Tuesday, October 20, 2009

The guilt free zone

Calder mobile, Polychrome dots and brass on red, 1962

Last week I went to Seattle for a conference, finally had time to go the Seattle Art Museum.

I have been feeling guilty about NOT being able to renew my membership. My membership and support of the area museums has been important, but with the economy being what it is, and me owning an art gallery, funding of museum memberships has not been a high priority as it has been in years past. This year has been a year of figuring out how to get through the year and survive as a business.

Running across the street, between meetings and dinner, to SAM I went through the revolving glass doors, walking up the stairs directly to the membership desk and said to the woman behind the desk, "I want to renew my membership but at different level!"
The time was 15 minutes before closing.

Just enough time to take in the Calder exhibition, if I rushed through it. I thought at least I would get to see the show. As the membership clerk handed me my temporary card and a ticket to the Alexander Calder show, she said that I did not have to rush as tonight was a member night and they were open late! Hooray. Timing is every thing!

****

What you have to do:
Write out the part of the blog post starting at "Calder mobile, Polychrome" and ending at "minutes before closing.", word for word. The rows that come next are separate material with no tie to the blog post.

(Saved data entries)
****

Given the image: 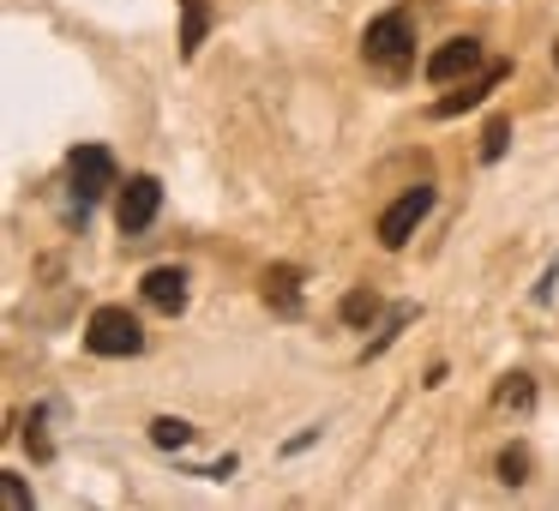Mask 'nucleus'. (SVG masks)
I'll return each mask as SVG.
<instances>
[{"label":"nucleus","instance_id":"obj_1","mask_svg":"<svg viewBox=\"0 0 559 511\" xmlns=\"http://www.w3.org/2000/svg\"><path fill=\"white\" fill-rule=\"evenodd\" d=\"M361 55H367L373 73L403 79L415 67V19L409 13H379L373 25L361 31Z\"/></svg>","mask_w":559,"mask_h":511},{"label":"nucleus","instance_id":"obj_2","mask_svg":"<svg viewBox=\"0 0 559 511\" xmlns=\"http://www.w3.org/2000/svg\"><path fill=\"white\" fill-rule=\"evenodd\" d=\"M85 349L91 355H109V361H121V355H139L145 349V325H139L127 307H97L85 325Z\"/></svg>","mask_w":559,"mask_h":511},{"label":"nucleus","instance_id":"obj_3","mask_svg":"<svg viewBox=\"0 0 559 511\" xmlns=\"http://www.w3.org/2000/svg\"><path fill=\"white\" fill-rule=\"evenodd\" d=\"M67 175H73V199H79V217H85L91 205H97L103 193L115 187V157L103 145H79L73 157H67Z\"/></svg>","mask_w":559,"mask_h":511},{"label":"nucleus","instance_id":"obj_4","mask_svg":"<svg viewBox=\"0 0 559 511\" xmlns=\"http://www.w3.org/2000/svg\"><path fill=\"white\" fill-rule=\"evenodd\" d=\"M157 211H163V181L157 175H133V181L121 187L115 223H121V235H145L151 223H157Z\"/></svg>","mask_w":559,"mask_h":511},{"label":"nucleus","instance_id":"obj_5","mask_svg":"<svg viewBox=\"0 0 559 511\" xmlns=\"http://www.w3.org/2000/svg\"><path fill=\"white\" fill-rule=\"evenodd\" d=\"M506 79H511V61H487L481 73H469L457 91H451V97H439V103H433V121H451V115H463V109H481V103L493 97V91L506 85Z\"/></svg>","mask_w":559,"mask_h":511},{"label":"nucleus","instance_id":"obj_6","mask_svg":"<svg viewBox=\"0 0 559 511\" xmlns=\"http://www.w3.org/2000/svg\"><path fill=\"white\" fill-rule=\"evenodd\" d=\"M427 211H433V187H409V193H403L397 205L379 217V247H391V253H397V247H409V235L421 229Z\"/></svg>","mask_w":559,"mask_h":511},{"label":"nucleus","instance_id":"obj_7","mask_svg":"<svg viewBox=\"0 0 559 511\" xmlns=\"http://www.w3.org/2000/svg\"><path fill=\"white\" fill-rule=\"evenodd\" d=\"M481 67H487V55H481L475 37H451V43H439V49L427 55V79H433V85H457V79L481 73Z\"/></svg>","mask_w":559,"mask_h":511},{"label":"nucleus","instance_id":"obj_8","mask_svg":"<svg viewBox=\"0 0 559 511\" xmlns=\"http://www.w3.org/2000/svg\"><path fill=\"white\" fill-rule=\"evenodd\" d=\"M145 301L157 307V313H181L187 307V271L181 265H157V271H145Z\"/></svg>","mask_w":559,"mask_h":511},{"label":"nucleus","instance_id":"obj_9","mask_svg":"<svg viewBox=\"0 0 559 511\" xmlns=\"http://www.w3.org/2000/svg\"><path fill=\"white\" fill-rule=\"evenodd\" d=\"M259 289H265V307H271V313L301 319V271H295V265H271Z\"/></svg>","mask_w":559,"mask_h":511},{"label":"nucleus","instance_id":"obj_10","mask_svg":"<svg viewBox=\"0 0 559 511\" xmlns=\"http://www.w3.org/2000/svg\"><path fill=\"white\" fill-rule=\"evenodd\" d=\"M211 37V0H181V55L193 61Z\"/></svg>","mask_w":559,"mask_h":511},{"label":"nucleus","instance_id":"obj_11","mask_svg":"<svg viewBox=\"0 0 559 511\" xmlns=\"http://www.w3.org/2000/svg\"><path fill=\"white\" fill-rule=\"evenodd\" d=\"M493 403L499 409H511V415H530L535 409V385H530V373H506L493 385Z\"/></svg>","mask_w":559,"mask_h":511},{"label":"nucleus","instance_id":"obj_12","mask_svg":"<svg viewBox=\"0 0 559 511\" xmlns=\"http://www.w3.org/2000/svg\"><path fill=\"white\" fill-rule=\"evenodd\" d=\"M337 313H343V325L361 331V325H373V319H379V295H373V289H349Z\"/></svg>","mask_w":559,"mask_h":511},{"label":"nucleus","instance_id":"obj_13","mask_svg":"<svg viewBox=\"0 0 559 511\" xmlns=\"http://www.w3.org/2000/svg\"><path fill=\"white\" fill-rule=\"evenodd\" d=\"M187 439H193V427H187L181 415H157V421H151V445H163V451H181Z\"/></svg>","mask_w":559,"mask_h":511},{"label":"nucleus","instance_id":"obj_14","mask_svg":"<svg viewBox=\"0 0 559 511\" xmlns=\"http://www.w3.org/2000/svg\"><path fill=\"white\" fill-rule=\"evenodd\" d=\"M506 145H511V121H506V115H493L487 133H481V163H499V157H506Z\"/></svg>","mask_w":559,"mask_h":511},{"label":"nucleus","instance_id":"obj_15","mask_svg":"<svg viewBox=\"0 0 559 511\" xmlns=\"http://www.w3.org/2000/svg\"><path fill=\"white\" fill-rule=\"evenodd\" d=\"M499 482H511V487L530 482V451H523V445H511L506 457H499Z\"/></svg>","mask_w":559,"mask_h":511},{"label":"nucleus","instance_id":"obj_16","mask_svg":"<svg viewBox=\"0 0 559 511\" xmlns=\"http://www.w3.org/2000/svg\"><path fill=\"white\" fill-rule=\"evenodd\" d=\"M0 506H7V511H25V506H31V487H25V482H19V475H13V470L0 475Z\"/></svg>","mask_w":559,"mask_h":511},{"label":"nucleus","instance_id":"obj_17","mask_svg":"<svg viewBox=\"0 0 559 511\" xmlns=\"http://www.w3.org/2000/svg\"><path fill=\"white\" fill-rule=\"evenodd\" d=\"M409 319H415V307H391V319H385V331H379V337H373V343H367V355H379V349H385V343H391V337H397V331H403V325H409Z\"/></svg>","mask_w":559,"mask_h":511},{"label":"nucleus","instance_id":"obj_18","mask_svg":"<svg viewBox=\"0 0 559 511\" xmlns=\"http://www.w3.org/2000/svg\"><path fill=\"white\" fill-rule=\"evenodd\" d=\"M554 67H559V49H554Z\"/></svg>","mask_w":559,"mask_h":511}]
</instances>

****

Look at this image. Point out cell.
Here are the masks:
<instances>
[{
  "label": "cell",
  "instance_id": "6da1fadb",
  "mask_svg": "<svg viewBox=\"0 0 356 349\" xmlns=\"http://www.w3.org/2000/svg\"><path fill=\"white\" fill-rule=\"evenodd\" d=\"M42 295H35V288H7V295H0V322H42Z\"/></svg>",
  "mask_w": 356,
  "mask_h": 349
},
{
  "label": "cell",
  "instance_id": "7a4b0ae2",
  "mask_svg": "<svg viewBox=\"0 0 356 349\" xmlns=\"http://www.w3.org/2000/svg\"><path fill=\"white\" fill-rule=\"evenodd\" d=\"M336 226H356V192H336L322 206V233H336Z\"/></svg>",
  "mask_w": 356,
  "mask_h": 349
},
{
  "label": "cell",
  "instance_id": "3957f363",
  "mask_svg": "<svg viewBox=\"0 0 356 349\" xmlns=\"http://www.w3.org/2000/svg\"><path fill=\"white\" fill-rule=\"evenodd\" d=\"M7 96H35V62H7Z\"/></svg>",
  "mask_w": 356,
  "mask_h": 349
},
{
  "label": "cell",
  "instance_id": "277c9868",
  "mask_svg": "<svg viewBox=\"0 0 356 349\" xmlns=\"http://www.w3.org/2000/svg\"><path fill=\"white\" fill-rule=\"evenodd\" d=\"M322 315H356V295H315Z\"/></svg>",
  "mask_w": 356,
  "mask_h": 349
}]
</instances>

****

The answer:
Calder mobile, Polychrome dots and brass on red, 1962

Last week I went to Seattle for a conference, finally had time to go the Seattle Art Museum.

I have been feeling guilty about NOT being able to renew my membership. My membership and support of the area museums has been important, but with the economy being what it is, and me owning an art gallery, funding of museum memberships has not been a high priority as it has been in years past. This year has been a year of figuring out how to get through the year and survive as a business.

Running across the street, between meetings and dinner, to SAM I went through the revolving glass doors, walking up the stairs directly to the membership desk and said to the woman behind the desk, "I want to renew my membership but at different level!"
The time was 15 minutes before closing.